On ignore souvent que derrière le sérieux des planifications stratégiques préalables au lancement des consoles de jeux, se cache des fourberies, des croques-en-jambe dignes d'une cour de récré. Généralement destinées à saper le moral des troupes mobilisées pour la circonstance, mais aussi des hauts dirigeants dans leur for intérieur, ces railleries prennent également à témoin - à de rares occasions - les journalistes et les joueurs.
 
Qui ne se souvient pas de cette pique saignante, vraisemblablement organisée à la hâte par Sony, lorsque les journalistes français étaient invités par Microsoft à se rendre au salon du X01 organisé en Espagne, afin de célébrer la commercialisation de la Xbox première du nom en Europe ? Au pied de l'escalier d'embarquement, les stratèges en communication de Sony avaient planté un panneau grossièrement bricolé sur lequel on pouvait lire ceci : "faites comme si on était pas là" avec en dessous le logo de la PS2. Microsoft n'avait certainement pas goûté à cette plaisanterie. Il tiendra sa revanche quelques années plus tard... La PlayStation 3 tenait son stand au pied de la Tour Effel avant son lancement officiel dans l'hexagone. L'événement fut un ratage complet, mais ce qui aura retenu l'attention des médias, c'est l'attitude désinvolte de Microsoft. Profitant du placement de ce mini-salon en bordure de Seine, le géant américain loua une péniche. À grand renfort de puissantes basses et de projecteurs, il s'invita à la fête ratée de Sony, minant encore davantage le moral des organisateurs déçus par la désaffection du public...
 
 
L'entrée en fanfare de Sony dans le monde du jeu vidéo avait pimenté les relations avec Sega. Alors que l'édition 1995 de l'E3 crache son et lumière : "des représentants de Sony avaient percé le Sonic gonflable situé en tête de notre stand" se souvient Tom Kalinski, ancien président de Sega of America. Cette belle foire d'empoigne atteignit son apogée avec le lancement de la Dreamcast. Sega était devenu beaucoup plus mordant, sa cible de prédilection ? Sony bien sûr ! "Ils ont sponsorisé leur premier tournoi de golf en Californie.
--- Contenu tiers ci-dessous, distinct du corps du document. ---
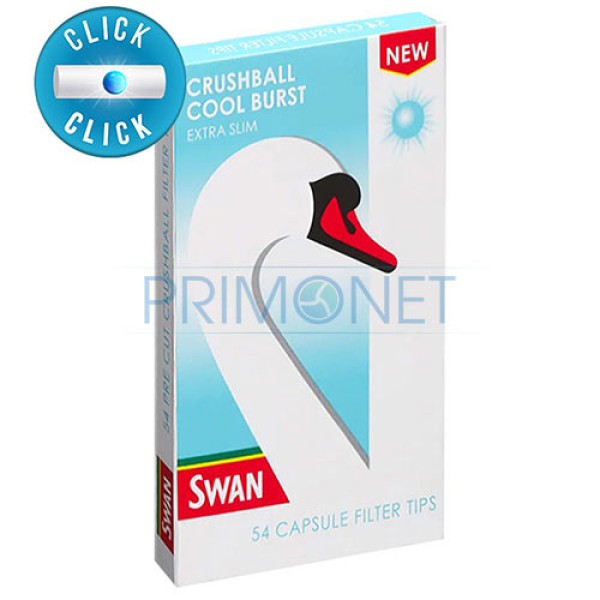 Filtre Tigari Swan Crushball Extra Slim Pop Up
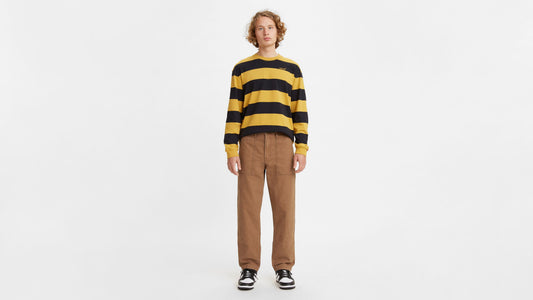 Chore Pant Toffee Canvas Brown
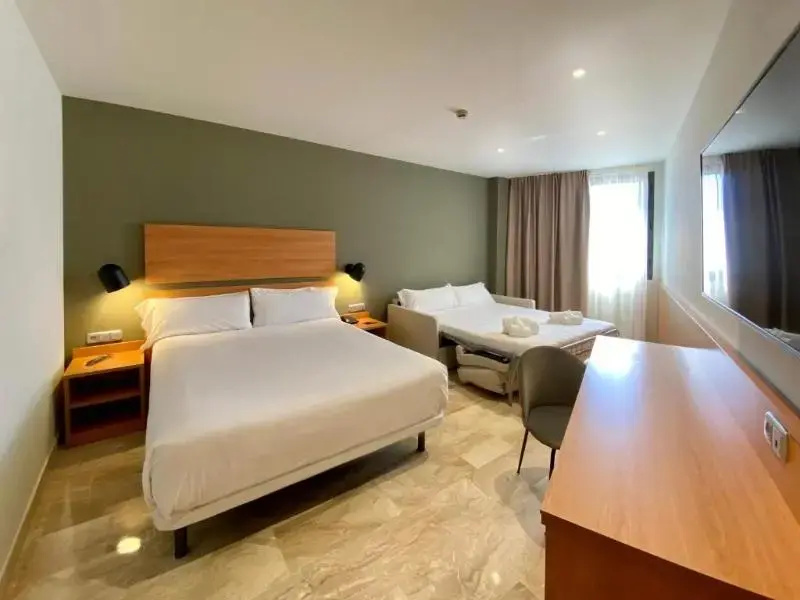 Hotel SB Express Tarragona - Chambres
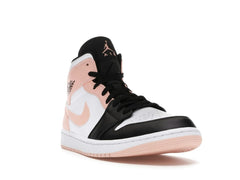 Air Jordan 1 Mid Arctic Orange Black Toe (554724-133)
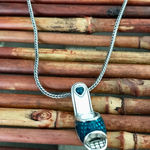 Brighton  Green Shoe/Sandal Pendant Necklace Photo 0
J'ai soudoyé une personne pour remplacer les balles de golf Sony par d'autres siglées Sega" se remémore Bernie Stolar, ancien PDG de SoA, dans les colonnes du site VentureBeat.com.
 
Il poursuit : "j'ai fait habiller quelqu'un en Sonic, je lui ai demandé de prendre le volant d'une voiturette de golf puis de rouler sur les parcours. Sur son toit était accroché un bandeau où l'on pouvait lire 'La Dreamcast arrive' ". Enfin, une affiche au ton incisif avait été remarquée sur les murs de quelques édifices américains. Elle évoquait avec humour grinçant la fin de la date de fraîcheur de la PlayStation "Best before 9/9/1999". Une amabilité qui fit probablement écho à celle que Sony avait laissée à l'attention de Sega : "nous savions que Sega était sur le point de lancer la Saturn. Nous avions donc lancé une campagne d'affichage brocardant le nom de la console 'Si vous avez fait l'acquisition d'une Saturn, votre tête est sur Uranus' ", pointe sur le site MCV, Steve Race, ex-PDG de Sony of America.
 
Quelques années auparavant, Nintendo était la cible privilégiée de Sega. La détestation cordiale entre les deux constructeurs était un prétexte pour Sega de se payer la tête du numéro un à la moindre occasion : "avant chaque foire organisée par Nintendo, j'avais l'habitude de glisser sous les portes des chambres d'hôtel des détaillants des dépliants annonçant nos nouveaux produits" déclare Kalinski. Le point d'orgue de cette impertinence était le lancement de ce slogan assassin "Genesis does what Nintendon't". La NES était ringardisée par rapport à la puissance de feu de la Mega Drive.
 
 
Et Nintendo dans tout ça ? Le géant japonais se livrait peu à ce genre d'exercice. Toutefois, au plus fort de la concurrence avec Sega, le fabricant avait lancé une pique à son compétiteur (visible ici) et c'est à peu près tout ce qui est porté à notre connaissance. Cela tient à une raison que le puissant Hiroshi Yamauchi lançait avec arrogance à la face des médias : "Nintendo n'a pas de rivaux". C'est bien plus tard que sentant le vent tourner, Nintendo lança une série de publicité dans les magazines spécialisés en 1995, avertissant le joueur que l'achat d'une 32bits représentait un risque élevé.
 
 
Bien que cette industrie brasse des milliards d'euros, fait appel à des technologies de pointe, elle demeure un jardin d'enfants.